Aim: The aim of this study was to evaluate the risk factor of gallstone occurrence after distal gastrectomy (DG) for gastric cancer. Methods: Relevant documents published from 2000 to 2016 were retrieved in PubMed, Web of Knowledge, and Ovid's database, and a metaanalysis was performed with RevMan 5.0 software for odds ratios (ORs) and 95% confidence intervals (CIs). Results: Eight studies met the final inclusion criteria. From the pooled analyses, nonphysiological reconstruction (OR = 1.51; 95% CI = 1.10–2.08; P = 0.01) and vagus nerve resection (OR = 2.79; 95% CI = 1.57–4.96; P = 0.0005) were significantly associated with increased risk of gallstone after DG. Conclusion: Our analysis indicated that digestive tract reconstruction and vagus nerve resection were strongly and consistently associated with gallstone formation after DG.

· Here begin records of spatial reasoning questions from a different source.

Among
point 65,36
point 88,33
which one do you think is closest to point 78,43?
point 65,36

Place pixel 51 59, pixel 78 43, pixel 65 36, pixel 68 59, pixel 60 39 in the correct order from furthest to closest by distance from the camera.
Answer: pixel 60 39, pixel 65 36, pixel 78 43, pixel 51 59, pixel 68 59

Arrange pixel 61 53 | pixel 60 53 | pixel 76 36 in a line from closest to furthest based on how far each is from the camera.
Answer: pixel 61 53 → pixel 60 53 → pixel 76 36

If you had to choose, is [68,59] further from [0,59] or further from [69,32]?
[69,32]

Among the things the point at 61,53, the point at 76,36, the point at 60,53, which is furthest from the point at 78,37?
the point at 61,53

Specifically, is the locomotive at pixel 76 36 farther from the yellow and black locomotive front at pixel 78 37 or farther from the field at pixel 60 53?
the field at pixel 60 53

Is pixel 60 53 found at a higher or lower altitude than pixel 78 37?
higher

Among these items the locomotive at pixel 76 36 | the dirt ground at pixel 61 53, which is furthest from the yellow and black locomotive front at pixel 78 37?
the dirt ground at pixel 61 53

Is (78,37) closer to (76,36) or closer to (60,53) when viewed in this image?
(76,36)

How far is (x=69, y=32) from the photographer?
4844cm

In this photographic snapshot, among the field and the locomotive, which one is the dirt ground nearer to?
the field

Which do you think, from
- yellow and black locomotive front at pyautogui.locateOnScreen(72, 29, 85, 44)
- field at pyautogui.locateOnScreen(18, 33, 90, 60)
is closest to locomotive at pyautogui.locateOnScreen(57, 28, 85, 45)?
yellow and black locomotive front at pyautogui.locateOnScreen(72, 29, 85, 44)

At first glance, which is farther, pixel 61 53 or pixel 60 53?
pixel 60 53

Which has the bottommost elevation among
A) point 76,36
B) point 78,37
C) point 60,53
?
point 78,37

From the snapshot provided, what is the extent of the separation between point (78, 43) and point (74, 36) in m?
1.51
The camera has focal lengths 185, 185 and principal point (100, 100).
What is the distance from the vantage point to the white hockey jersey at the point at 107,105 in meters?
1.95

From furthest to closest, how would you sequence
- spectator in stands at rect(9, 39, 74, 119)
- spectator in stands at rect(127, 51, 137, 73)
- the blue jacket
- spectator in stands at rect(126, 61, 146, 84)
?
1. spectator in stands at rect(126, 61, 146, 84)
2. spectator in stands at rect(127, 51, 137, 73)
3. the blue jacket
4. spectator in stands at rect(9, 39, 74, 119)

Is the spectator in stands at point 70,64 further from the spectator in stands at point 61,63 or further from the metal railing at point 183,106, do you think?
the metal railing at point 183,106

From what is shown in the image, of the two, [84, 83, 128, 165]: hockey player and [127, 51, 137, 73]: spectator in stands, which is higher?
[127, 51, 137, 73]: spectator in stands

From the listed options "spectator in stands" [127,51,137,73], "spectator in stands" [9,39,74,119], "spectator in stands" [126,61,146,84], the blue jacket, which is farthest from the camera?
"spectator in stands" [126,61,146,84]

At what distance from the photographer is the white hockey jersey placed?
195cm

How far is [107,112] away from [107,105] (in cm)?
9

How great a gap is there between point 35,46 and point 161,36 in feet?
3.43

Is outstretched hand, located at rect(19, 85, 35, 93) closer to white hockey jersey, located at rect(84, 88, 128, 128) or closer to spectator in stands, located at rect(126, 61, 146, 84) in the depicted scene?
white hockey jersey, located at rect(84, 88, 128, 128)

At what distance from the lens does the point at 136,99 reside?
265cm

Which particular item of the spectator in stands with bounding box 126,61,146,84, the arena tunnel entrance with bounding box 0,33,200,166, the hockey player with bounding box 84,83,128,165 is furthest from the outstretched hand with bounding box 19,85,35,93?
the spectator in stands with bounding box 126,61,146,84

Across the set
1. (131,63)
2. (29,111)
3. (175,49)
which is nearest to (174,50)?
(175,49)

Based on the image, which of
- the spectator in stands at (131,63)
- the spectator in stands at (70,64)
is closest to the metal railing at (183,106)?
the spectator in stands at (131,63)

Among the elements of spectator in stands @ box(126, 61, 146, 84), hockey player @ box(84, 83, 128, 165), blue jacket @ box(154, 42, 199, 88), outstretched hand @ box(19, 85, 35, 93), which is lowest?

Keywords: Distal gastrectomy, gallstone formation, gastric cancer, meta-analysis


How to cite this article:
Chen Y, Li Y. Related factors of postoperative gallstone formation after distal gastrectomy: A meta-analysis. Indian J Cancer 2017;54:43-6

How to cite this URL:
Chen Y, Li Y. Related factors of postoperative gallstone formation after distal gastrectomy: A meta-analysis. Indian J Cancer [serial online] 2017 [cited 2020 Mar 29];54:43-6. Available from: http://www.indianjcancer.com/text.asp?2017/54/1/43/219605



 » Introduction Top


The incidence of gallstone formation has been regarded as one of the most common complications after gastrectomy.[1],[2],[3] The underlying pathophysiology of this phenomenon for this postoperative disease has included alterations in gallbladder motility, release of cholecystokinin (CCK), and gallbladder responses.[4],[5] Such changes may be caused by the various surgical procedures included resection of the vagal nerve, nonphysiological reconstruction of the gastrointestinal tract, and altered response to and secretion of CCK.[4],[5],[6] Cancers occur most often in the distal stomach, the lesser curvature of the antrum, and the prepyloric region.[7] Billroth-I (B-I), B-II, and Roux-en-Y (R-Y) reconstructions have commonly been performed after distal gastrectomy (DG). However, few studies with sufficient data are available about risk factors for gallstone after DG.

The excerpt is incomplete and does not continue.